Main opposition New Democracy (ND) party on Monday charged that munitions produced by a plant run by a shadowy Athens-based businessman, at the center of an abandoned defense contract involving Saudi Arabia, wound up with the ISIS terrorists.
Main opposition New Democracy (ND) party on Monday charged that munitions produced by a plant run by a shadowy Athens-based businessman, at the center of an abandoned defense contract involving Saudi Arabia, wound up with the ISIS terrorists.
A ND spokeswoman said Vassilis Papadopoulos is listed in an EU monitoring system for possible weapons smuggling, and specifically as a manufacturer of munitions detected in the former ISIS stronghold of Raqqa.
Maria Spyraki charged that ammunition found in the devastated Syrian city was manufactured in a northern Greece plant, near the town of Axioupolis in Kilkis prefecture, one owned by Papadopoulos. The EU document mentioning Papadopoulos was dated July 2014, she claimed.

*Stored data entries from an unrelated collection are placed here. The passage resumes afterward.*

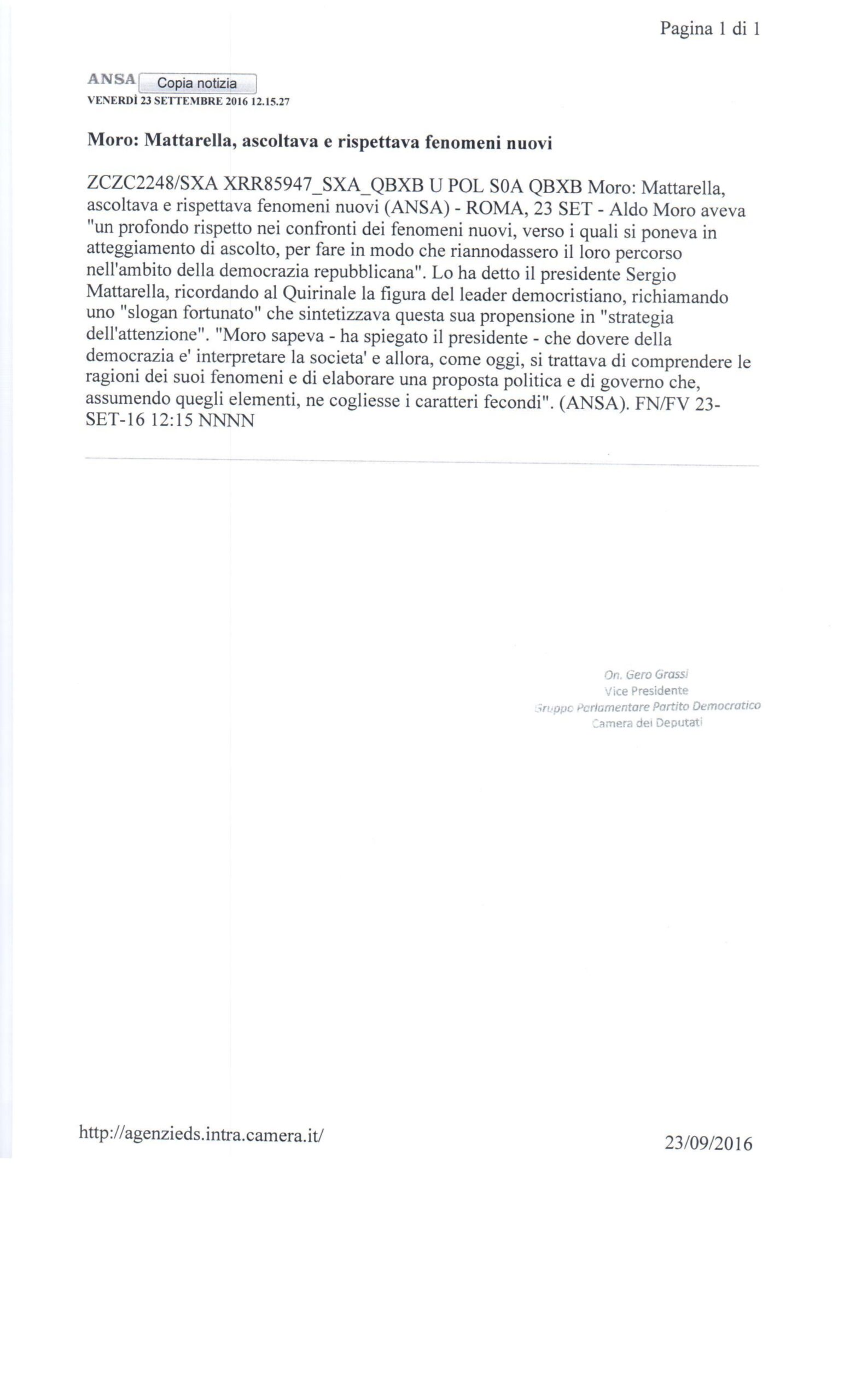 Pagina 1 di 1

ANSA Copia notizia
VENERDÌ 23 SETTEMBRE 2016 12.15.27

Moro: Mattarella, ascoltava e rispettava fenomeni nuovi

ZCZC2248/SXA XRR85947_SXA_QBXB U POL S0A QBXB Moro: Mattarella, ascoltava e rispettava fenomeni nuovi (ANSA) - ROMA, 23 SET - Aldo Moro aveva "un profondo rispetto nei confronti dei fenomeni nuovi, verso i quali si poneva in atteggiamento di ascolto, per fare in modo che riannodassero il loro percorso nell'ambito della democrazia repubblicana". Lo ha detto il presidente Sergio Mattarella, ricordando al Quirinale la figura del leader democristiano, richiamando uno "slogan fortunato" che sintetizzava questa sua propensione in "strategia dell'attenzione". "Moro sapeva - ha spiegato il presidente - che dovere della democrazia e' interpretare la societa' e allora, come oggi, si trattava di comprendere le ragioni dei suoi fenomeni e di elaborare una proposta politica e di governo che, assumendo quegli elementi, ne cogliesse i caratteri fecondi". (ANSA). FN/FV 23-SET-16 12:15 NNNN

On. Gero Grassi
Vice Presidente
Gruppo Parlamentare Partito Democratico
Camera dei Deputati

http://agenzieds.intra.camera.it/

23/09/2016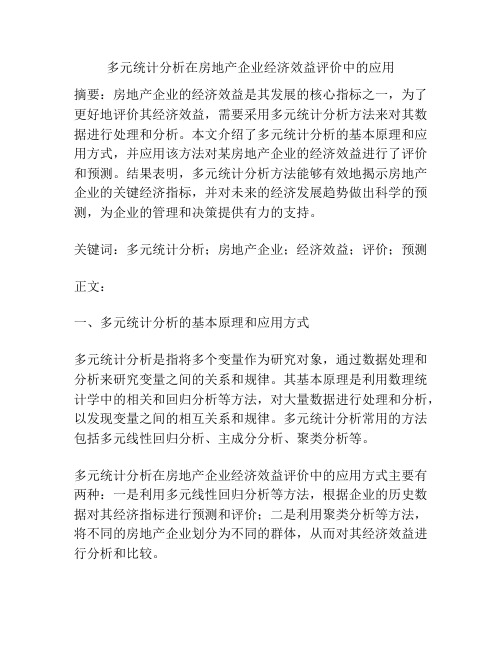 多元统计分析在房地产企业经济效益评价中的应用

摘要：房地产企业的经济效益是其发展的核心指标之一，为了更好地评价其经济效益，需要采用多元统计分析方法来对其数据进行处理和分析。本文介绍了多元统计分析的基本原理和应用方式，并应用该方法对某房地产企业的经济效益进行了评价和预测。结果表明，多元统计分析方法能够有效地揭示房地产企业的关键经济指标，并对未来的经济发展趋势做出科学的预测，为企业的管理和决策提供有力的支持。

关键词：多元统计分析；房地产企业；经济效益；评价；预测

正文：

一、多元统计分析的基本原理和应用方式

多元统计分析是指将多个变量作为研究对象，通过数据处理和分析来研究变量之间的关系和规律。其基本原理是利用数理统计学中的相关和回归分析等方法，对大量数据进行处理和分析，以发现变量之间的相互关系和规律。多元统计分析常用的方法包括多元线性回归分析、主成分分析、聚类分析等。

多元统计分析在房地产企业经济效益评价中的应用方式主要有两种：一是利用多元线性回归分析等方法，根据企业的历史数据对其经济指标进行预测和评价；二是利用聚类分析等方法，将不同的房地产企业划分为不同的群体，从而对其经济效益进行分析和比较。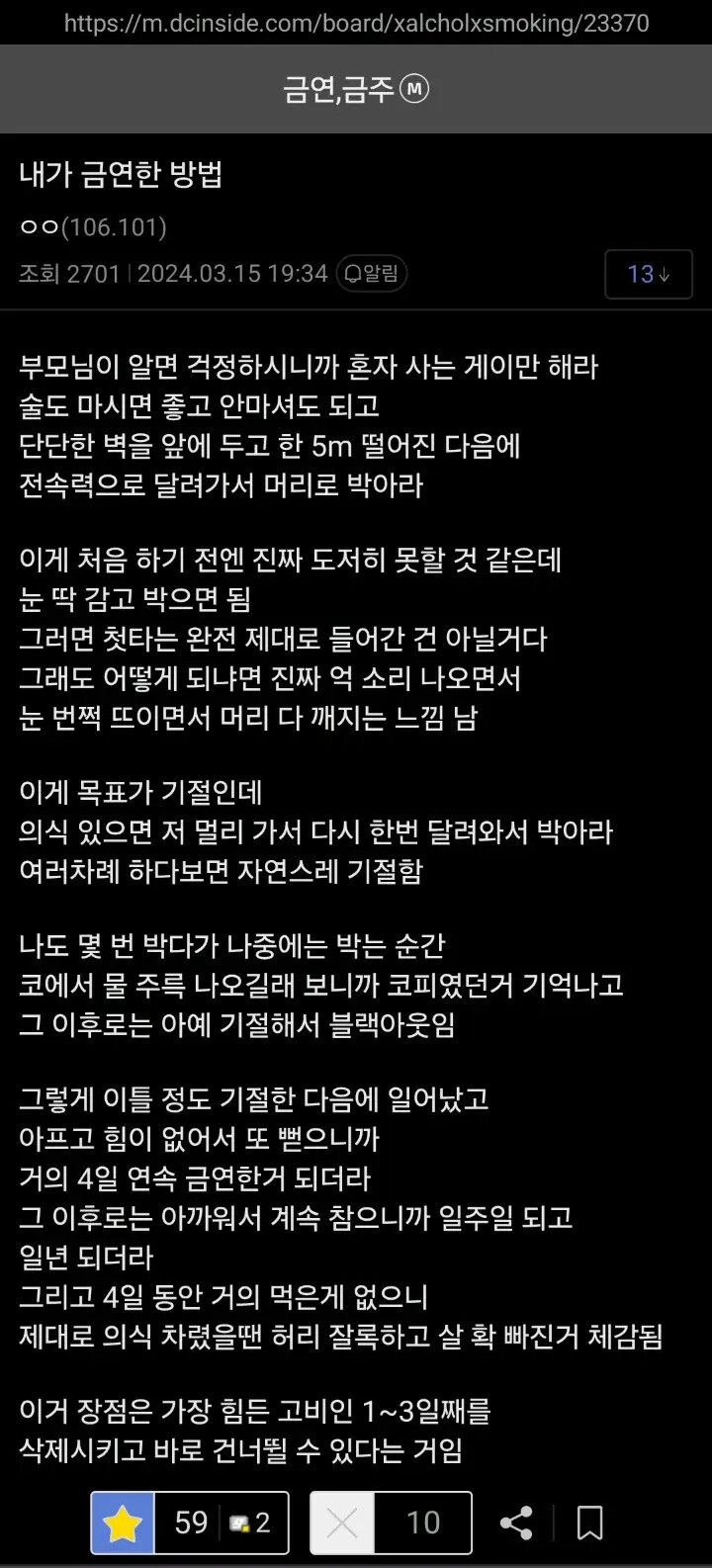 https://m.dcinside.com/board/xalcholxsmoking/23370

금연,금주 Ⓜ

내가 금연한 방법

ㅇㅇ(106.101)

조회 2701 | 2024.03.15 19:34 알림

13↓

부모님이 알면 걱정하시니까 혼자 사는 게이만 해라
술도 마시면 좋고 안마셔도 되고
단단한 벽을 앞에 두고 한 5m 떨어진 다음에
전속력으로 달려가서 머리로 박아라

이게 처음 하기 전엔 진짜 도저히 못할 것 같은데
눈 딱 감고 박으면 됨
그러면 첫타는 완전 제대로 들어간 건 아닐거다
그래도 어떻게 되냐면 진짜 억 소리 나오면서
눈 번쩍 뜨이면서 머리 다 깨지는 느낌 남

이게 목표가 기절인데
의식 있으면 저 멀리 가서 다시 한번 달려와서 박아라
여러차례 하다보면 자연스레 기절함

나도 몇 번 박다가 나중에는 박는 순간
코에서 물 주륵 나오길래 보니까 코피였던거 기억나고
그 이후로는 아예 기절해서 블랙아웃임

그렇게 이틀 정도 기절한 다음에 일어났고
아프고 힘이 없어서 또 뻗으니까
거의 4일 연속 금연한거 되더라
그 이후로는 아까워서 계속 참으니까 일주일 되고
일년 되더라
그리고 4일 동안 거의 먹은게 없으니
제대로 의식 차렸을땐 허리 잘록하고 살 확 빠진거 체감됨

이거 장점은 가장 힘든 고비인 1~3일째를
삭제시키고 바로 건너뛸 수 있다는 거임

59 2 10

Papadopoulos was at the center of the opposition’s criticism of an ill-fated deal to sell Saudi Arabia 66 million euros of surplus munitions, and possibly ordnance for fighter planes. ND and other parties blamed embattled Defense Minister Panos Kammenos for attempting to use a middleman or broker in a weapons contract with another country, something illegal under Greek law since 2011.